▶ [PAGE EXTRACT]:
=-=-=

First prop up one end of the stand on a stack of books, or a box, or any other item
that is the correct height. We have taken the instrument off the stand for the purpose of photographic clarity, but it also works to leave the instrument on the stand while adjusting the height. The length-adjustable bar will rest on the temporary
propping platform. The casters on that side will be off of the floor or table. Now loosen the 2 wing screws on the sides of the end unit, and let the casters drop
down to the table or floor. Tighten the wing screws in place.
Because the stand in the photos is a Model BA2, meant for tall bass instruments, not much height adjustment is needed. But if you are assembling a Model SA1 stand, meant for soprano and alto instruments, your options for height adjustment will be greater.
Here is an end view of the same process.Casters up.
Casters down. Next move that same stack of books, or same box, or same other item to the
other end of the stand.
You must use the same prop on both ends of the instrument.
Loosen the screws and let the casters drop down. Tighten both wing screws. _________________________________________________________________________
10.
Casters can be locked by pushing down on the locking levers.
Or they can be unlocked by pulling up.
The safest way to move your instruments around while mounted on a rolling stand, is
to unlock all the casters, and either pull or push from the ONE END of the instrument NOT FROM THE SIDE. Pushing from the END is like driving a car. If one of the casters stops rolling for any reason, the instrument will stay on the stand, and the stand will not tip
over. Pushing from the SIDE can be RISKY.

=-=-=

▶ [DATA EXCERPTS]:
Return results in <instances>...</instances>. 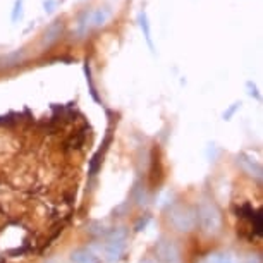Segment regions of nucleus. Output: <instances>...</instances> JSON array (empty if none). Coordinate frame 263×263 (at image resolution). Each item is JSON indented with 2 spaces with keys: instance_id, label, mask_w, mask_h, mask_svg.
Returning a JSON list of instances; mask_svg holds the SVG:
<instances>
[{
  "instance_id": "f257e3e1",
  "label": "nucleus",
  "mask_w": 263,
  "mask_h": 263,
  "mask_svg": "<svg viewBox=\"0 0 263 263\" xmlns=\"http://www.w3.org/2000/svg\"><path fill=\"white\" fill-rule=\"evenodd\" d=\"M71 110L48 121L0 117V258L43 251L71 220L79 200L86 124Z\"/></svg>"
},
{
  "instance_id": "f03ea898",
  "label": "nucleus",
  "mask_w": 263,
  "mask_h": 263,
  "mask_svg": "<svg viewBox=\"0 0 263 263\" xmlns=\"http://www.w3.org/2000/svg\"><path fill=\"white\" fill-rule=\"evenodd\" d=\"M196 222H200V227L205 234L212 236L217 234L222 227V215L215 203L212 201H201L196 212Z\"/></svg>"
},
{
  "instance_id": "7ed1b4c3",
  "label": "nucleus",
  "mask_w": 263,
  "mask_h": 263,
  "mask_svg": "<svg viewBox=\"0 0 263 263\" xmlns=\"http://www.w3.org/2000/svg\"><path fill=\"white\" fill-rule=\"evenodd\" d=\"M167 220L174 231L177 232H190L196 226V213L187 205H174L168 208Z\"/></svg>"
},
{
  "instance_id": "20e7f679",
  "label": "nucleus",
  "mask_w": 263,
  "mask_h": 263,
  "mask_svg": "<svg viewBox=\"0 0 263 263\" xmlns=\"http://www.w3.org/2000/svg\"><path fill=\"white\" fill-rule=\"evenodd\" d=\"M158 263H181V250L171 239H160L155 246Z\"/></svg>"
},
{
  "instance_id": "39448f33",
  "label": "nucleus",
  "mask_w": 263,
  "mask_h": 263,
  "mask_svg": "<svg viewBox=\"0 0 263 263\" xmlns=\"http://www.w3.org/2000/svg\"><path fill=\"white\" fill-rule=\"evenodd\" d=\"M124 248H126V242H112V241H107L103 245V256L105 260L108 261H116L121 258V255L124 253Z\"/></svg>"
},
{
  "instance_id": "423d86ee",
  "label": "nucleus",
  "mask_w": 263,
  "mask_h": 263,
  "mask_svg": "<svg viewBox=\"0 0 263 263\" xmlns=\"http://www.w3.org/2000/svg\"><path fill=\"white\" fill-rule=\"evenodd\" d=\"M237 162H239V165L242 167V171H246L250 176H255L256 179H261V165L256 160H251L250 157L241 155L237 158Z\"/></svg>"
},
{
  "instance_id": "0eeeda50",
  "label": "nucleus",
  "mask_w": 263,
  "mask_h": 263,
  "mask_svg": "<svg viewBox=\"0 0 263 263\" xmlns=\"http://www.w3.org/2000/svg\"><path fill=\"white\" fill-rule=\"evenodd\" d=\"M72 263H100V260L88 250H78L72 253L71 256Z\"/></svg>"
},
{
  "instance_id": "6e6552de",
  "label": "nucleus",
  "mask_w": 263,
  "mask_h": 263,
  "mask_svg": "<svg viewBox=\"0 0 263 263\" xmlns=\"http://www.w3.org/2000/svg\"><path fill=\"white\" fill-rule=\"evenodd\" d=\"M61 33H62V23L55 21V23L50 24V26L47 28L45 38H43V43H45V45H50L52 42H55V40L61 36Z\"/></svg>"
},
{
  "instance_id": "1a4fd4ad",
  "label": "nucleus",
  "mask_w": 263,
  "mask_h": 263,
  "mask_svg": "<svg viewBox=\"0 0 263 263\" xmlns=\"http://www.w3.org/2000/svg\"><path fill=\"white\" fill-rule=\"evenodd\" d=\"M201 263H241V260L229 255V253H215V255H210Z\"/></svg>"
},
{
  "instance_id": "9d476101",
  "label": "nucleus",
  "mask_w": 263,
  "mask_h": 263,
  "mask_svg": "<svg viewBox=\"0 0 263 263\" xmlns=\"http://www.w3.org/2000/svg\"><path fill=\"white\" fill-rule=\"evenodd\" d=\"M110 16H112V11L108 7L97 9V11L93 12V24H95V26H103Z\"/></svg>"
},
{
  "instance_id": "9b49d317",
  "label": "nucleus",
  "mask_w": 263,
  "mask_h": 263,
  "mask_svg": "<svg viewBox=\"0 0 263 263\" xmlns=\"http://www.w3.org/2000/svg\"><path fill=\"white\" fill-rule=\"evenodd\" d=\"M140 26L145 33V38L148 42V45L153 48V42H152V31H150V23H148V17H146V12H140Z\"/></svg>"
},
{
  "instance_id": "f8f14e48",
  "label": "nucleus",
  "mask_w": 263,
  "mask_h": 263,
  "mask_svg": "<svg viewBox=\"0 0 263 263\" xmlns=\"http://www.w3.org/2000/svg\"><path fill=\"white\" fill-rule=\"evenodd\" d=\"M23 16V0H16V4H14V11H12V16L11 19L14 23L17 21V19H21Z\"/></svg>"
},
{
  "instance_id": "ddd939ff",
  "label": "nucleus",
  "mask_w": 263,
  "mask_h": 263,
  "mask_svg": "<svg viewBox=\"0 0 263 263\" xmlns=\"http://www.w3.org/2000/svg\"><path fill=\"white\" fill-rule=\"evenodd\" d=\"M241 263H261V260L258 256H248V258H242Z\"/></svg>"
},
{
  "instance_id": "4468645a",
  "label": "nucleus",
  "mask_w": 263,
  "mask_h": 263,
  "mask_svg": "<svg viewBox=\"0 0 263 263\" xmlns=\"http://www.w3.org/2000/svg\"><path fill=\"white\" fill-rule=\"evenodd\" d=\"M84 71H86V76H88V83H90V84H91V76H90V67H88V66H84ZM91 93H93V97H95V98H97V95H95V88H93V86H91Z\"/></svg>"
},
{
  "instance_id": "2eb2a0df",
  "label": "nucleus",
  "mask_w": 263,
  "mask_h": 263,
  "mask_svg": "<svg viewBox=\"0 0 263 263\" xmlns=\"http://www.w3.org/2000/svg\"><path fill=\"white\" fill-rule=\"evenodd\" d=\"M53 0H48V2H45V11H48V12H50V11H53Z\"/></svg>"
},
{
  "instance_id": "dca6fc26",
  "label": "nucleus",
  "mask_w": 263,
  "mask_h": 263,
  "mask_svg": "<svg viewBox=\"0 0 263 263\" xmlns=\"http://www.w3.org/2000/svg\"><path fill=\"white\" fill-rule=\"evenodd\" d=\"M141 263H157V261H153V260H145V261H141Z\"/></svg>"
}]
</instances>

=-=-=

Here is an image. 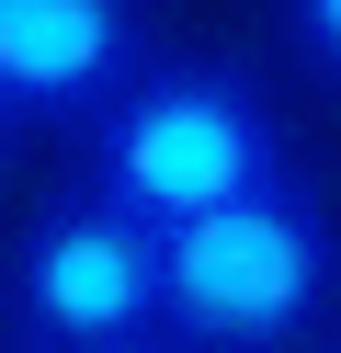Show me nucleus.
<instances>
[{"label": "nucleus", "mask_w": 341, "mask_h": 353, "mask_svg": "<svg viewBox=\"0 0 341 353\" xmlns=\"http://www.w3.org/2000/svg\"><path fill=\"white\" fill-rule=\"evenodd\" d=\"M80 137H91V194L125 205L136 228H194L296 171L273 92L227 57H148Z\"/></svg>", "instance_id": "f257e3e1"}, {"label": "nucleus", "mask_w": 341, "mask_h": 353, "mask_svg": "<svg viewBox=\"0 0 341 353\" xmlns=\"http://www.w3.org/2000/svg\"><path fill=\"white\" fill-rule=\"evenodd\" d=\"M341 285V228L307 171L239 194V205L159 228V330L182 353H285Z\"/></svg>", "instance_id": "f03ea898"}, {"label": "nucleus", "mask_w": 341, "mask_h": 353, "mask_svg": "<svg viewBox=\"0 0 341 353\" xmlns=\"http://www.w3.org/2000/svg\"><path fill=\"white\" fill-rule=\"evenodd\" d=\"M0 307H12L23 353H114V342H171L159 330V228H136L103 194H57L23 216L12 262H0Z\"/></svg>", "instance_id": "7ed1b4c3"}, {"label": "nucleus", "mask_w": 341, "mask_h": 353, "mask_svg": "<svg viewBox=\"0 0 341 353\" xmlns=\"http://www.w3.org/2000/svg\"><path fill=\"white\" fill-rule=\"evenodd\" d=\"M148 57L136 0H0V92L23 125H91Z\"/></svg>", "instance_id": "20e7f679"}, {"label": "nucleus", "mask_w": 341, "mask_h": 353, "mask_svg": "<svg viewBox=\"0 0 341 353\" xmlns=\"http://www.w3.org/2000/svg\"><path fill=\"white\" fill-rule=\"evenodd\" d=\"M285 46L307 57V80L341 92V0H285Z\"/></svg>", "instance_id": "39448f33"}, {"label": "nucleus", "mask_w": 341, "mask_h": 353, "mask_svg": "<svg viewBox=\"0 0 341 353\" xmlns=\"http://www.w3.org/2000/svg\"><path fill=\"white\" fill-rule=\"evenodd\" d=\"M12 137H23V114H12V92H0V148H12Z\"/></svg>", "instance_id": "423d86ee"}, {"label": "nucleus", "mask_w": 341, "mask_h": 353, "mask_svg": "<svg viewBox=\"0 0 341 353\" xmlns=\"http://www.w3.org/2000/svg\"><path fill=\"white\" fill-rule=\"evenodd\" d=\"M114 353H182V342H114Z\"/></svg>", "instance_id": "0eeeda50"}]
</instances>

=-=-=

▶ [EXERCISE OBJECTIVE]:
Answer these from the instrument stand instructions:
1. How many wing screws are on the sides of the end unit?
2. Which instruments is the Model SA1 stand meant for?
3. How are the casters locked?
You won't need the rows.

▶ [ANSWER TO THIS EXERCISE]:
1. Two.
2. Soprano and alto instruments.
3. By pushing down on the locking levers.